Mohamed Lotfy, attivista e ricercatore di Amnesty International e direttore della Commissione egiziana per i diritti umani, al Fatto Quotidiano aveva raccontato come in Egitto continuino retate e torture, ma questo non avrebbe fermato la sua ricerca di verità sulla morte del giovane ricercatore friuliano.
Prosegue la pressione del governo egiziano sul consulente legale della famiglia Regeni in Egitto cui era stata “inspiegabilmente” arrestata la moglie e liberata dopo oltre sette mesi. Secondo quanto riporta La Repubblica personale della National Security, il servizio segreto civile, ha telefonato a Mohammed Lotfy per ordinargli di riportare ogni notizia che potesse essere utile a capire le mosse della famiglia Regeni. Lotfy, attivista e ricercatore di Amnesty International e direttore della Commissione egiziana per i diritti umani, al Fatto Quotidiano aveva raccontato come in Egitto continuino retate e torture, ma questo non avrebbe fermato la sua ricerca di verità sulla morte del giovane ricercatore friuliano.

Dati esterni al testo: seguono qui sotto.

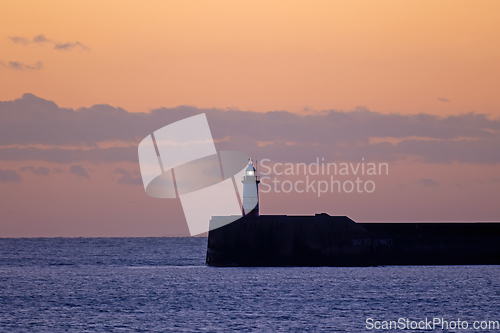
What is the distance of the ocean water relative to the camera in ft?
95.8

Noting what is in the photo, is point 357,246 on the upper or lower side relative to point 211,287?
upper

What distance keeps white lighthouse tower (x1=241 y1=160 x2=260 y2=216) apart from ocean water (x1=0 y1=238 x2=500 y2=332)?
16.3 ft

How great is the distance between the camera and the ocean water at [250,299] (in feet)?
95.8

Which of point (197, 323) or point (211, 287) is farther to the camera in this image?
point (211, 287)

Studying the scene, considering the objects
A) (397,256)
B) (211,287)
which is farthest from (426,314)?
(397,256)

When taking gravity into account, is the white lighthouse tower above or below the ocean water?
above

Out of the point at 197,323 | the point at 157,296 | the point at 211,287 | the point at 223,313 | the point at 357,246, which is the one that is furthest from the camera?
the point at 357,246

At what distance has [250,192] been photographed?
5297cm

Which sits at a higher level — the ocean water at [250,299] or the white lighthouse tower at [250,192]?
the white lighthouse tower at [250,192]

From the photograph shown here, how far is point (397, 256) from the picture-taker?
163 feet

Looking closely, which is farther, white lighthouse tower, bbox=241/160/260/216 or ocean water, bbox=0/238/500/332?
white lighthouse tower, bbox=241/160/260/216

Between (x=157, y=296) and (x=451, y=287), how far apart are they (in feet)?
61.6

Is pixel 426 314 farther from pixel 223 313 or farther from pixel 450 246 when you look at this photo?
pixel 450 246

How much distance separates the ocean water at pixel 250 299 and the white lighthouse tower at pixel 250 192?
16.3ft
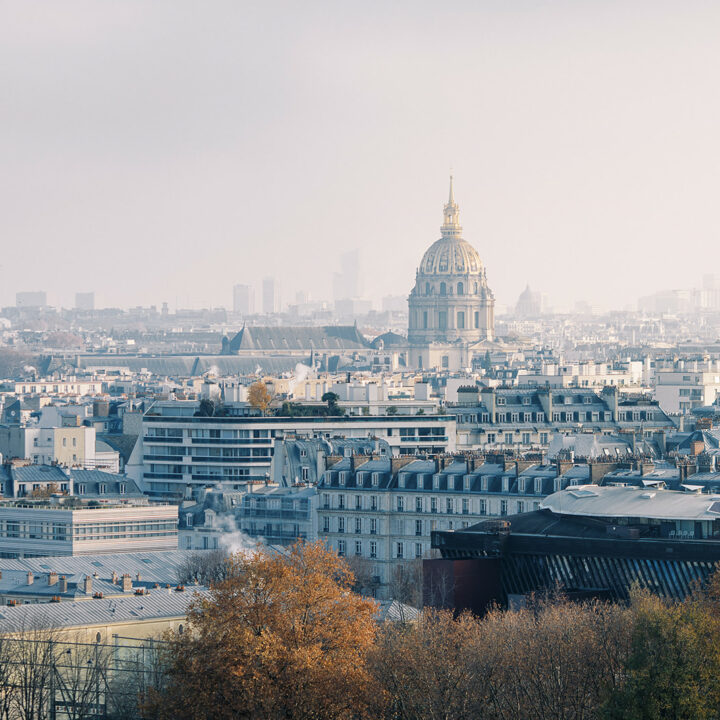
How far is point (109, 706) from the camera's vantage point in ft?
151

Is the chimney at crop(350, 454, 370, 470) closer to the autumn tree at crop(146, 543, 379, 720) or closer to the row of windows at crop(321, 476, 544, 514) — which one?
the row of windows at crop(321, 476, 544, 514)

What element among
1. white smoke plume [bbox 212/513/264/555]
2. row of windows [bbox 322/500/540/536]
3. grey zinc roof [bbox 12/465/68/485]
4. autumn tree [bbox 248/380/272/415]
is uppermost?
autumn tree [bbox 248/380/272/415]

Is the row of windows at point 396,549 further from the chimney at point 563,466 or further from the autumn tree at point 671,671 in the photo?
the autumn tree at point 671,671

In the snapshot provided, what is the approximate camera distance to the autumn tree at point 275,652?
4103cm

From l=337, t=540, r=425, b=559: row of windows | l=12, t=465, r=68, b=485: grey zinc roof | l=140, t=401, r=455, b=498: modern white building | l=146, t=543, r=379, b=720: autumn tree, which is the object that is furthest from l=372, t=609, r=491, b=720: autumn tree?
l=140, t=401, r=455, b=498: modern white building

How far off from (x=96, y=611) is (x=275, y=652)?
1048cm

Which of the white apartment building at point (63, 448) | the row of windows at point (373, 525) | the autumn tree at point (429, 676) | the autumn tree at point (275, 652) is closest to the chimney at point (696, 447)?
the row of windows at point (373, 525)

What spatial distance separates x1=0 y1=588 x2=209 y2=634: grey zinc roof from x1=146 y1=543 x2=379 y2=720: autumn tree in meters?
6.29

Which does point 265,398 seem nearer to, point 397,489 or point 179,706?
point 397,489

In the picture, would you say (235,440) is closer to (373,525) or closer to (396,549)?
(373,525)

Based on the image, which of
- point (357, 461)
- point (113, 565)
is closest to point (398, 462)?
point (357, 461)

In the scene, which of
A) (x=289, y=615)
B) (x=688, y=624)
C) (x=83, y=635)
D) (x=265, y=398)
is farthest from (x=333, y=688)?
(x=265, y=398)

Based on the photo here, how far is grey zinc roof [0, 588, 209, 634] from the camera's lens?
49469mm

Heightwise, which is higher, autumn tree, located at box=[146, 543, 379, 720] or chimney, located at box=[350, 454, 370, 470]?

Secondo quanto riporta Repubblica la chiamata è arrivata dagli stessi uffici, che stando alle indagini della procura di Roma, aveva condotto l’attività di pedinamento e dossieraggio prima che fosse sequestrato, torturato e ucciso.
La Procura di Roma – che indaga su cinque ufficiali dei servizi segreti e della polizia investigativa de Il Cairo – ora sta svolgendo accertamenti anche sulle pressioni ricevute dopo l’esposto presentato dall’avvocato Alessandra Ballerini, legale della famiglia di Giulio Regeni. La denuncia è stato depositata ieri negli uffici della Digos di Genova e arriverà all’attenzione del pm Sergio Colaiocco nei primi giorni della prossima settimana. Nel documento l’avvocato Ballerini ricostruisce gli eventi delle ultime ore ritenendo “leso il diritto di difesa della famiglia Regeni” e “lo svolgimento dell’attività difensiva nel loro interesse, in particolare in relazione alla situazione processuale, con la recente iscrizione nel registro degli indagati di cinque ufficiali egiziani”.
Allo stato nel registro degli indagati di Roma sono iscritti il generale Sabir Tareq e i colonnelli Usham Helmy e Ather Kamal, colonnelli, il maggiore Magdi Sharif e l’agente Mhamoud Najem, agente. Nei loro confronti il procuratore capo Giuseppe Pignatone e il sostituto Sergio Colaiocco contestano il reato di concorso in sequestro di persona. Dall’attività di indagine svolta nei mesi scorsi dal Ros e dallo Sco è emerso come abbiano avuto un ruolo nella fine del ricercatore friulano scomparso il 25 gennaio 2016 e trovato morto il 3 febbraio sulla strada che collega la capitale con Alessandria d’Egitto.